Intelligent Quality of Service Aware Traffic Forwarding for Software-Defined Networking/Open Shortest Path First Hybrid Industrial Internet

Driven by the emerging advanced information and communication technologies, e.g., artificial intelligence, 5G wireless communications, big data analytics, etc., industrial Internet serves as a key enabling technology to realize intelligent manufacturing, and has been attracting considerable attentions from academia and industry. However, the traditional industrial networks can hardly satisfy the quality of service (QoS) requirements for some mission-critical industrial applications (e.g., fault detection, advanced control, remote monitoring, predictive maintenance, etc.) due to network heterogeneity, traffic congestion, dynamic end-to-end latency, reliability issues, and so on. The emerging software-defined networking (SDN) has been considered as a promising architecture to improve the QoS of industrial applications by flexibly decoupling the control and data planes to control the network behaviours centrally. Owing to economy and policy considerations, a realistic solution is to incrementally deploy SDN in industrial networks instead of fully replacing traditional industrial routers with SDN-enabled switches.
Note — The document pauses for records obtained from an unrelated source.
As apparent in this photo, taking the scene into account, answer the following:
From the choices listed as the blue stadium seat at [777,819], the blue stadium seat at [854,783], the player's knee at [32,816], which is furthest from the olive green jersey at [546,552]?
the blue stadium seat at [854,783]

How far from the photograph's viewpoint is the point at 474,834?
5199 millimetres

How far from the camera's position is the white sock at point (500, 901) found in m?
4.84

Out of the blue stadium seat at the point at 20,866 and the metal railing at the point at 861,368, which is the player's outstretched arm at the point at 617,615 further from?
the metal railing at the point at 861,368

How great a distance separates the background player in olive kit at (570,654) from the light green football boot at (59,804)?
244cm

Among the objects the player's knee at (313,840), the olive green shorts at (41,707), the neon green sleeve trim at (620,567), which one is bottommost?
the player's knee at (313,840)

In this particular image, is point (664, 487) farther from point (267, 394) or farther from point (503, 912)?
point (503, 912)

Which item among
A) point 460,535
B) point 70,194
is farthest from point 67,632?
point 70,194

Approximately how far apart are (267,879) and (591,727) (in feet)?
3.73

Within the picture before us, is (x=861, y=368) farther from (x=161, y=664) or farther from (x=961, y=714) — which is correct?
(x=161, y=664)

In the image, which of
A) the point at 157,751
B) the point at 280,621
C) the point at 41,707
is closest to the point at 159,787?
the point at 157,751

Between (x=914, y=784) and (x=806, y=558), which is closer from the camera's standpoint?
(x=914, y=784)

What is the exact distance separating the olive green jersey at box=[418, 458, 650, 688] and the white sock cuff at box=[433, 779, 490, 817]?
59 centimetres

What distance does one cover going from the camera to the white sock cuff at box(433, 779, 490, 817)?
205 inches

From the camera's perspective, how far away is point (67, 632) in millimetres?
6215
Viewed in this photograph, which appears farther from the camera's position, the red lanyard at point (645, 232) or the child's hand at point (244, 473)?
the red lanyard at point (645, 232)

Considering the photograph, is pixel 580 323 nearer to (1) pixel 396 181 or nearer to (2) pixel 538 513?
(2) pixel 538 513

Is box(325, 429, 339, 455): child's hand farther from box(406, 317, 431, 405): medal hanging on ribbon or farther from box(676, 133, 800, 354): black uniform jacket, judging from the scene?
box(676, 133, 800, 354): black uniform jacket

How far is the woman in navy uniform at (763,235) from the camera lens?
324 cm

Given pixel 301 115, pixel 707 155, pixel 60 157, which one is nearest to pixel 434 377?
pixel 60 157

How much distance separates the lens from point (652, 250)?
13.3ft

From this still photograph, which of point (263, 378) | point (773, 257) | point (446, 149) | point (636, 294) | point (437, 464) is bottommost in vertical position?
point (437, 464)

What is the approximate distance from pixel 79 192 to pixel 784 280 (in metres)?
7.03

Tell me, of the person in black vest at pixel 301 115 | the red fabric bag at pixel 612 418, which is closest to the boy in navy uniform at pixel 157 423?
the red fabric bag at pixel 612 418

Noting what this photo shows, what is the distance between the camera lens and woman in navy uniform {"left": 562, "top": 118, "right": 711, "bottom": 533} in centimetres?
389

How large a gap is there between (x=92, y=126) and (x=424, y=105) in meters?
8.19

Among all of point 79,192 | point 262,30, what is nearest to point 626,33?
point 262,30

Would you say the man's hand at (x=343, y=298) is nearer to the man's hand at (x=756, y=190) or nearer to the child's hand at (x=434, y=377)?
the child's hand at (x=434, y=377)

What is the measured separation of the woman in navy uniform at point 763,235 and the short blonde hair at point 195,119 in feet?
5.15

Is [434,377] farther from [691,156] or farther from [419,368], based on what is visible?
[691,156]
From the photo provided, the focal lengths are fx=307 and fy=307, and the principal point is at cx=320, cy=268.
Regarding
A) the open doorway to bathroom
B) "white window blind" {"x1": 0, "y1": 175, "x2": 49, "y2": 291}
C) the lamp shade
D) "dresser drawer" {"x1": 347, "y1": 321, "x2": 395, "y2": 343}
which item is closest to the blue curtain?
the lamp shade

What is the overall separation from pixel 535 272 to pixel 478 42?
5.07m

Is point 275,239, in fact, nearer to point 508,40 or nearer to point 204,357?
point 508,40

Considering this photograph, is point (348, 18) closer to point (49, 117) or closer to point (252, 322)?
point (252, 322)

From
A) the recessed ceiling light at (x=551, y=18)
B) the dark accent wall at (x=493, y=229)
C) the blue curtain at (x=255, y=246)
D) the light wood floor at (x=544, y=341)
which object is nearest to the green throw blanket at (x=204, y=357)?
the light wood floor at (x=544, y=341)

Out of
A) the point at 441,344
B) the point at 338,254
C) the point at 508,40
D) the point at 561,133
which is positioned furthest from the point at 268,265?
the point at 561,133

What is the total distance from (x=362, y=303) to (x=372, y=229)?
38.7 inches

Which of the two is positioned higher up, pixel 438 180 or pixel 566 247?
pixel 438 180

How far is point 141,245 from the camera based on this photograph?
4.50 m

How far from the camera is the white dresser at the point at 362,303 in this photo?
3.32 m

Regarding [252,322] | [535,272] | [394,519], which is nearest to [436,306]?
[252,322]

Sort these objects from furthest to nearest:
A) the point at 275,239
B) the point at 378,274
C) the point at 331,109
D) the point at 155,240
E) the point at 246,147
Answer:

In this article, we consider a hybrid Industrial network consisting of conventional routers (e.g., running OSPF protocol) and SDN-enabled switches (e.g., running OpenFlow protocol), and propose an intelligent QoS-aware forwarding strategy to improve the QoS of industrial applications, by utilizing a single path minimum cost forwarding scheme and a K-path partition algorithm for multipath forwarding. Simulation results demonstrate that the proposed scheme not only guarantees the QoS requirements of industrial services, but also efficiently utilizes bandwidth resources by balancing traffic load in the SDN/OSPF hybrid industrial Internet.